Publié le 07 janvier 2011 par Tudry

Aujourd'hui dans la société occidentale, tout est possible, tout est récupérable. Je vous mets au défi de citer n'importe quel penseur contestataire qui ne soit pas immédiatement récupéré. C'est un système qui comme une éponge absorbe toutes les contradictions parce qu'il prétend agir au nom du souverain bien.

Gérard Conio, Les Avant-gardes entre histoire et métaphysique, L'Age d'Homme

Au cour des jours qui s'écoulent comme tous les jours de ce monde ON entend ce qu'ON dit. Les sujets sont divers et variés, les raisons de se réjouir et de se désespérer tout autant. ON invente rien mais ON s'y entend pour transformer, informer, déformer, défigurer. ON fait et ON défait la toile du langage, ON métamorphose la moelle des mots. ON ne sait plus (ou ON le sait trop bien) que nous avons à lutter « contre la manière dont le langage ensorcelle notre intelligence » (L. Wittgenstein).

La transparence n'est pas de ce monde...

Georges Steiner a dit : « La pensée c'est fait publicité. » En l'occurrence la « grande affaire » Wikileaks ne déroge pas à cette règle.

Qu'est donc devenu le cerveau de l'homme pour s'offusquer de ce que la politique internationale se mène dans le « secret » ? Et qu'est devenu celui de cette catégorie d'hommes que l'on nomme politiques pour apposer de grands et graves mots sur une affaire dont les journaux ne parlent presque plus au bout d'une dizaine de jours ? Oh certains diront surement que, précisément, voici la preuve d'un complot bien organisé et servit par tous les acteurs, serviteurs zélés du « nouvel ordre mondialiste ». Guerre froide, alors, entre totalitarisme mou et opaque et dictature de la transparence ?

« On nous cache tout, on nous dit rien... »

Une révolution intrépide dans les rapports des peuples désinformés à la géo-politique ? Ou le goût de la revanche, de la mesquinerie, de l'égoïsme rebelle à l'échelle de la technique faites monde ? L'anar postmoderne marketé seul contre tous ? Vengeance de tous contre tous ?

La transparence réclamée à corps et à cris n'est pas l'amour de la vérité, bien plutôt la haine du secret ? Ces révélations, ces dévoilements sont-ils cela, ou simples confirmations de la certitude qu'ON nous ment ?

→ **Travail demandé**:
1. D'après l'extrait, contre quoi avons-nous à lutter selon la citation de L. Wittgenstein ?
2. Mettez en tableau Markdown les lignes de données, depuis le début des données jusqu'à la ligne contenant « 304 centimetres » incluse, avec une colonne n° pour le numéro de rang et une colonne Ligne pour son texte. Omettez les lignes vides ainsi que les images.
L'extrait et les lignes de données sont sans rapport l'un avec l'autre.

→ **Extrait des données**:

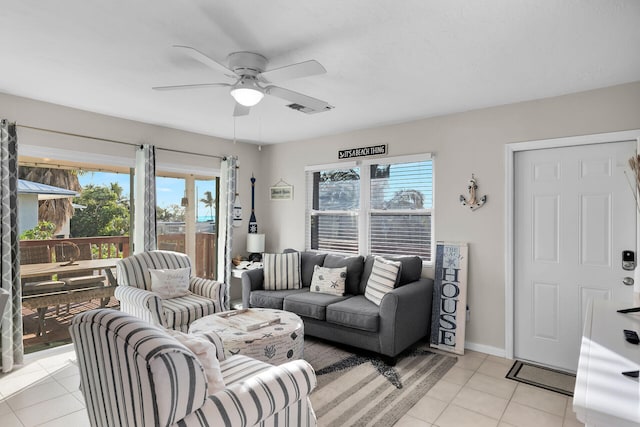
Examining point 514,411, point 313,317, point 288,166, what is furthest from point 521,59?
point 288,166

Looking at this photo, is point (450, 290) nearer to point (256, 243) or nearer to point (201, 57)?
point (256, 243)

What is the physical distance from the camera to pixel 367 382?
304 centimetres

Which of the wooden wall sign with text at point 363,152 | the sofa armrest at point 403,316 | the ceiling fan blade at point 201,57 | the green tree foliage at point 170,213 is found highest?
the ceiling fan blade at point 201,57

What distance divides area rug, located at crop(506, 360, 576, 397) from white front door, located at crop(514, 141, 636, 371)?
0.10 m

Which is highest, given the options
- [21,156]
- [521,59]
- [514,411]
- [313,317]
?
[521,59]

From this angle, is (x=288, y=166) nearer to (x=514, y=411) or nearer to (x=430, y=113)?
(x=430, y=113)

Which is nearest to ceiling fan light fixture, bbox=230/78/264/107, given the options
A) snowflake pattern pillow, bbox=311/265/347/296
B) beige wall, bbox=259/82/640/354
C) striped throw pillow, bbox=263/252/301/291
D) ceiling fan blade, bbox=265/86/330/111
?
ceiling fan blade, bbox=265/86/330/111

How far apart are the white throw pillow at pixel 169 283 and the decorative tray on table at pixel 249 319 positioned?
2.91 feet

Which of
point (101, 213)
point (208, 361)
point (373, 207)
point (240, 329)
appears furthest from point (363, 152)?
point (208, 361)

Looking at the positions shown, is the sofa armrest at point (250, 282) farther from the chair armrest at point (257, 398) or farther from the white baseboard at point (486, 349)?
the chair armrest at point (257, 398)

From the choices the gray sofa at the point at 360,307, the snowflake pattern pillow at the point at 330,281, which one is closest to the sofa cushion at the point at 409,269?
the gray sofa at the point at 360,307

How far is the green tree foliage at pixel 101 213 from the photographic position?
399 cm

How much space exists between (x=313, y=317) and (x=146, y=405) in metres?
2.52

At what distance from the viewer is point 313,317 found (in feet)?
12.5
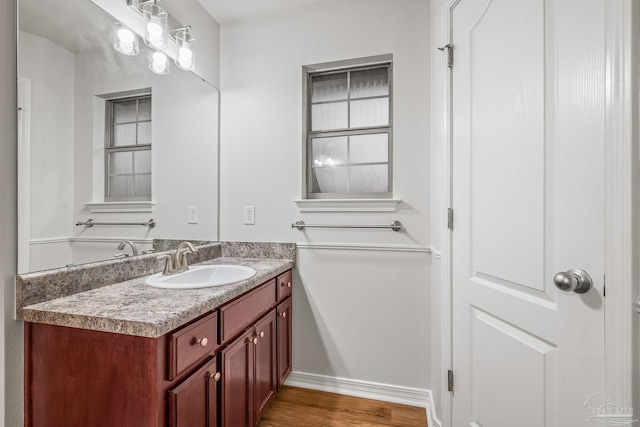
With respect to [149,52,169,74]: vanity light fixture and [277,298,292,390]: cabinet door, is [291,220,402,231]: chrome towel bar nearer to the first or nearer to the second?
[277,298,292,390]: cabinet door

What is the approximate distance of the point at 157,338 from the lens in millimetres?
940

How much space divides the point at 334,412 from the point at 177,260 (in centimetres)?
128

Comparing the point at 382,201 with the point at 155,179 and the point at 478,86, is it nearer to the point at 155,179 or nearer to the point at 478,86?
the point at 478,86

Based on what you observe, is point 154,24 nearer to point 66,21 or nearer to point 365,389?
point 66,21

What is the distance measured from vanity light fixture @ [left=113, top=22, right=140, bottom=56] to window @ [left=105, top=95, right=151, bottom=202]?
223 mm

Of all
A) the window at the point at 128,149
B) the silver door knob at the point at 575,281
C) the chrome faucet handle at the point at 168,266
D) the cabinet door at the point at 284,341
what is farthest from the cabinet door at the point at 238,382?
the silver door knob at the point at 575,281

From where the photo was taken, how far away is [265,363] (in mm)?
1674

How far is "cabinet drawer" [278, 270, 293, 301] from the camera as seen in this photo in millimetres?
1867

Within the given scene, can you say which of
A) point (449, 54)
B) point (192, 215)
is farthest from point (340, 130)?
point (192, 215)

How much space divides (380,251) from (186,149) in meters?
1.41

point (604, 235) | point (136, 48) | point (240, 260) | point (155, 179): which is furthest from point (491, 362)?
point (136, 48)

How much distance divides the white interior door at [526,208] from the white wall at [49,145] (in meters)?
1.70

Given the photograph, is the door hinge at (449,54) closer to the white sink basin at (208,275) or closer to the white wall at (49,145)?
the white sink basin at (208,275)

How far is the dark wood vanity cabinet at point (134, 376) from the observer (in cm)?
95
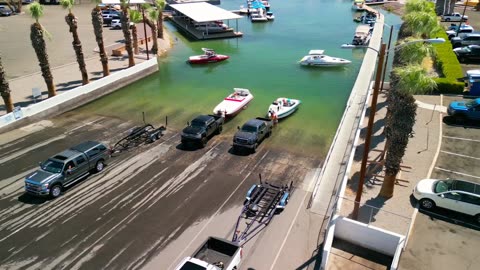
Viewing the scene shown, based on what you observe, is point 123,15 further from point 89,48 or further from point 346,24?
point 346,24

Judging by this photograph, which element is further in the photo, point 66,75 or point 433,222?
point 66,75

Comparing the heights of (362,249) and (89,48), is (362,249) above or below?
below

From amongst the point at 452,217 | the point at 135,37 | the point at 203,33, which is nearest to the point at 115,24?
the point at 203,33

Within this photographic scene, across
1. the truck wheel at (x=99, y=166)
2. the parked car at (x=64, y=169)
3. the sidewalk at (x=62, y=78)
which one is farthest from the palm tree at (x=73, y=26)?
the truck wheel at (x=99, y=166)

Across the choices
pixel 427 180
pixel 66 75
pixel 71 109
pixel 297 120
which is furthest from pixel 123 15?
pixel 427 180

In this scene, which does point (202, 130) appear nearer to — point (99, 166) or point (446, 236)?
point (99, 166)

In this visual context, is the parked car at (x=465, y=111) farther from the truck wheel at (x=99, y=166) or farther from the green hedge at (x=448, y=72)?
the truck wheel at (x=99, y=166)

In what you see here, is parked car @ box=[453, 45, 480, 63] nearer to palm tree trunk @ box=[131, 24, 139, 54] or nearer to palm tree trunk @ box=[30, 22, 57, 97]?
palm tree trunk @ box=[131, 24, 139, 54]
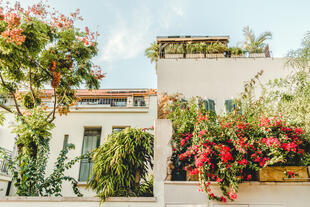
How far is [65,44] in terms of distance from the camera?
9.33 m

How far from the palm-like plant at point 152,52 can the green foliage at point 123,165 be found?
5.94 metres

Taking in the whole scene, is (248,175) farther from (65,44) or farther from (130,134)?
(65,44)

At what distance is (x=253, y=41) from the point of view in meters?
11.2

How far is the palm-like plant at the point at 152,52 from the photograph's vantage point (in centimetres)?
1123

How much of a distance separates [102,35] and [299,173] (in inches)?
321

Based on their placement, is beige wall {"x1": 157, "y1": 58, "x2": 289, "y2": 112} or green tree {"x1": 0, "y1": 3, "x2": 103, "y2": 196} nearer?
green tree {"x1": 0, "y1": 3, "x2": 103, "y2": 196}

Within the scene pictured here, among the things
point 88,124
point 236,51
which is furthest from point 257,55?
point 88,124

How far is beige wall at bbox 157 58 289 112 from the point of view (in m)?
8.91

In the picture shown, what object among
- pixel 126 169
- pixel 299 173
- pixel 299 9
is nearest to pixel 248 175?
pixel 299 173

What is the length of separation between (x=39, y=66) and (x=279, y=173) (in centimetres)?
833

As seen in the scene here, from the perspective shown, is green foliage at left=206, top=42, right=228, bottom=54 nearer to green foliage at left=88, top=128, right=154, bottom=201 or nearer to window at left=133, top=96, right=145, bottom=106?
window at left=133, top=96, right=145, bottom=106

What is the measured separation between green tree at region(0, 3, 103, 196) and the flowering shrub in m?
3.91

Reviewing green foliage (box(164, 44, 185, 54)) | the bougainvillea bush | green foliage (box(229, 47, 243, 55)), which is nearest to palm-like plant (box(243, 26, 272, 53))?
green foliage (box(229, 47, 243, 55))

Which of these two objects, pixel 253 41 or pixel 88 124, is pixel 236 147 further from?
pixel 88 124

→ **Réponses attendues**:
1. Contre la manière dont le langage ensorcelle notre intelligence.

2.
| n° | Ligne |
|---|---|
| 1 | Examining point 514,411, point 313,317, point 288,166, what is furthest from point 521,59? |
| 2 | point 288,166 |
| 3 | Looking at this photo, is point (450, 290) nearer to point (256, 243) or nearer to point (201, 57)? |
| 4 | point (256, 243) |
| 5 | What is the physical distance from the camera to pixel 367 382? |
| 6 | 304 centimetres |